My pipeline consisted of the following steps:

  1. Construct a filter that removed pixels that were not close in color to white or yellow.

  2. Convert the image to grayscale.

  3. Gaussian-blur the grayscale image with a kernel size of 5.

  4. Run Canny edge-detection on the blurred image, with low and high gradient thresholds of 50 and 150 respectively.

  5. Mask the region of interest on the Canny-edged image. I did some trial and error to figure out a trapezoidal region of interest that masked out as much background clutter as possible. This mask works for all the provided images, and both non-challenge videos. Here's what it looks like applied to a raw image (although in the code, the mask is applied after the Canny stage, rather than to the raw image). alt text

  6. I applied the Hough transform to the masked Canny-edged image. Because I had restricted the region of interest aggressively to mask background clutter, I was able to get away with generous parameters parameters for the Hough line detection: distance resolution 2, angular resolution pi/180, a threshold of 30 votes, a long min line length of 100, and a long max line gap of 200. These generous parameters, in particular the long line gap, enabled striped lanes to be counted as part of the same Hough line segment in many cases.

  7. My draw_lines() was applied using the segments found by Hough transform.
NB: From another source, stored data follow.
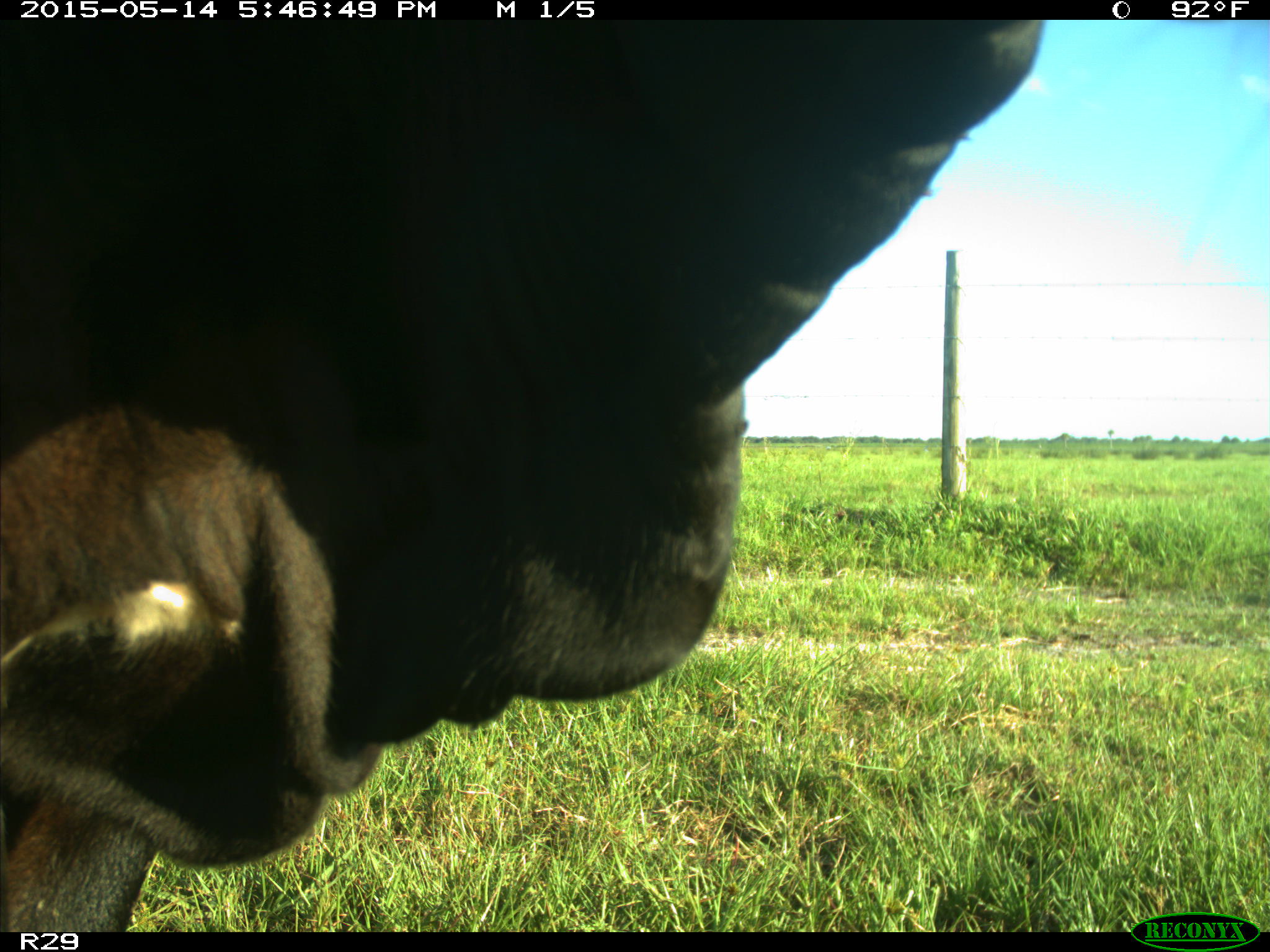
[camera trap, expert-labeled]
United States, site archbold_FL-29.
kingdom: Animalia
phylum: Chordata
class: Mammalia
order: Artiodactyla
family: Bovidae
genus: Bos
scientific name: Bos taurus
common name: domestic cow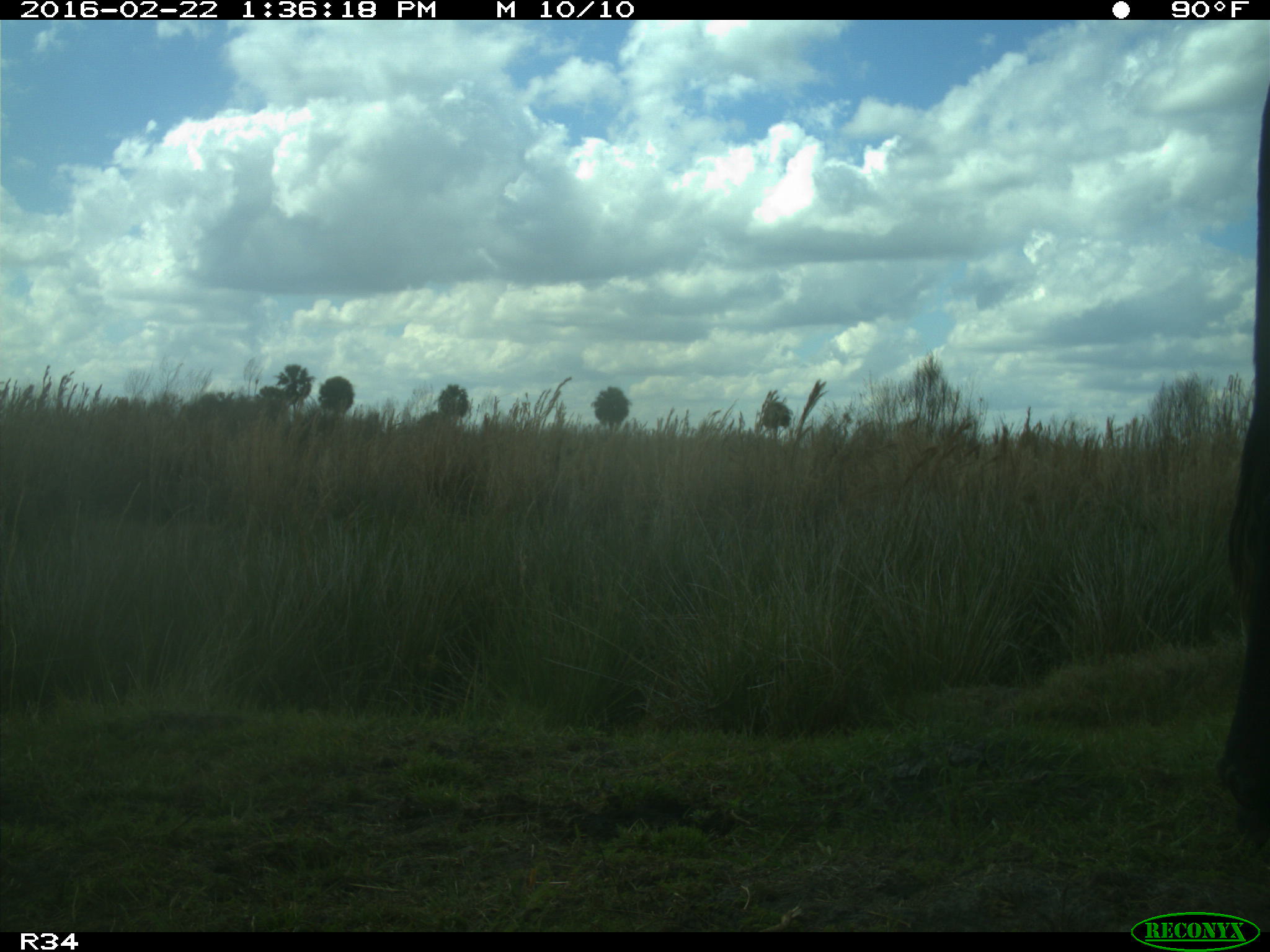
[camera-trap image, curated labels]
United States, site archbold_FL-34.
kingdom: Animalia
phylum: Chordata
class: Mammalia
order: Artiodactyla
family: Bovidae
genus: Bos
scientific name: Bos taurus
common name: domestic cow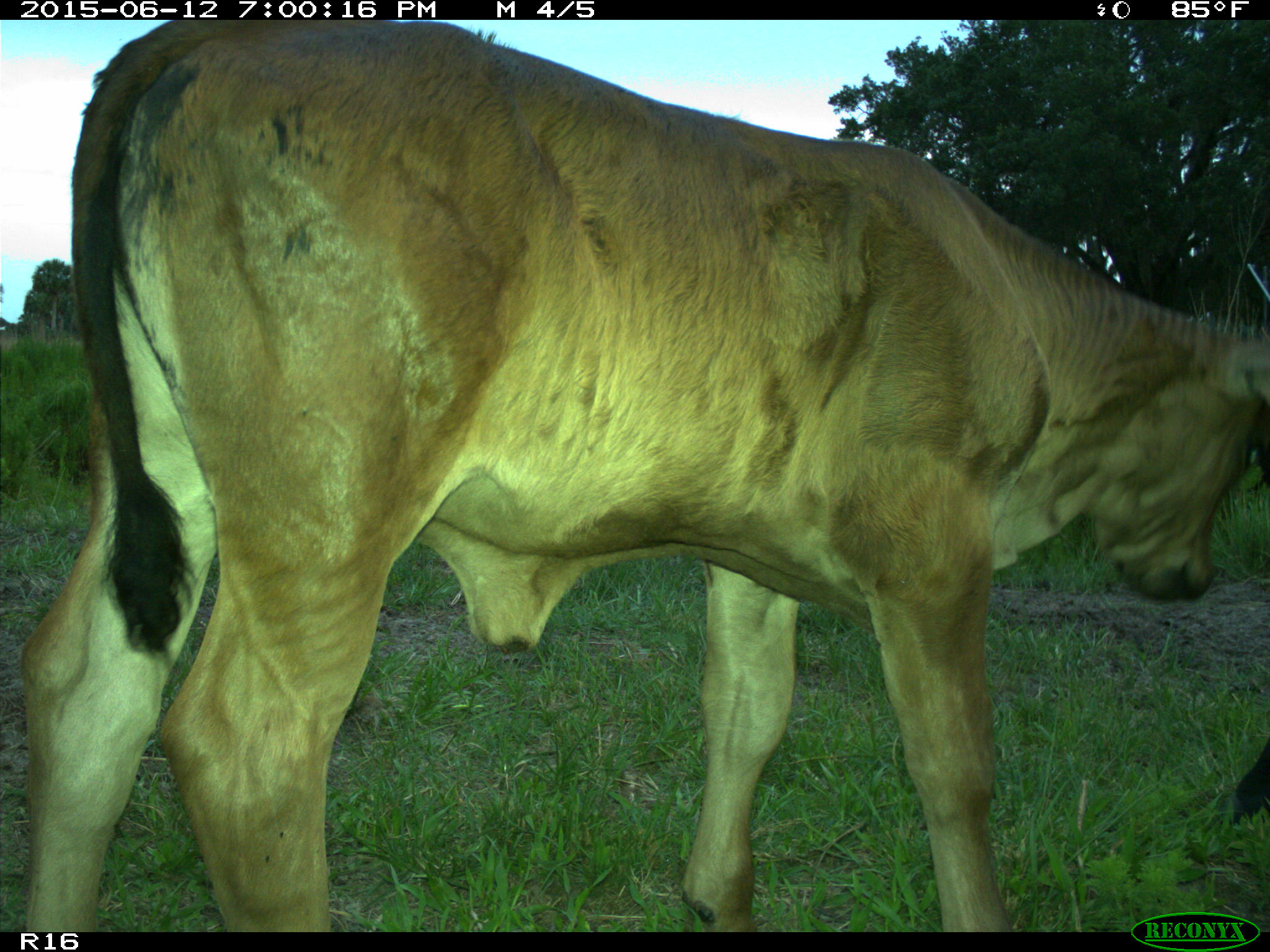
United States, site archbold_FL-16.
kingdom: Animalia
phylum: Chordata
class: Mammalia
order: Artiodactyla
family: Bovidae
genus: Bos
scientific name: Bos taurus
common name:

It identified line segments as belonging to the left or right lanes using their raw x values (rather than their slopes). This proved robust for the given data. Then, it constructed an averaged left segment and an averaged right segment, using a length-weighted average of the Hough segments tagged for that particular side. Finally, for the right and left averaged segments, their slope and one of their endpoints were used to linearly extrapolate them to the top and bottom of my trapezoidal region of interest.

  8. I overlaid the averaged and extrapolated lines on the input image.

2. Identify potential shortcomings with your current pipeline

  1. My pipeline relies on a tightly restricted region of interest based on trial and error with the given images. The advantage of this approach is that it reduces environmental clutter, but the disadvantage is that the car must remain well-centered within the lane. If the car begins to deviate from the lane, it must correct quickly, or else one lane line will disappear from the masked region and cease to be detected.

  2. If a white or yellow car cuts directly in front of my car and begins to occupy a large part of the region of interest, I expect we are screwed. I assume that later in the course we will develop methods to recognize and respond to other cars.

  3. My scheme for separating yellow and white lane lines from the background road fails on the variably-lit road present in the challenge problem. I need to figure out a better way to identify white and yellow pixels.

3. Suggest possible improvements to your pipeline

The tight-region-of-interest approach is not terrible, because that region of interest appears fairly consistent across samples, and should remain so as long as the car drives precisely. It works for all the given input images and first two videos, but I may need to tweak it some more for the challenge video.

For now, my top priority is to figure out a better way to identify white and yellow pixels, especially on a variably-lit background. Perhaps color information could be combined with some information from nearby pixels to tag pixels with "relatively" high yellowness or whiteness compared to the local background.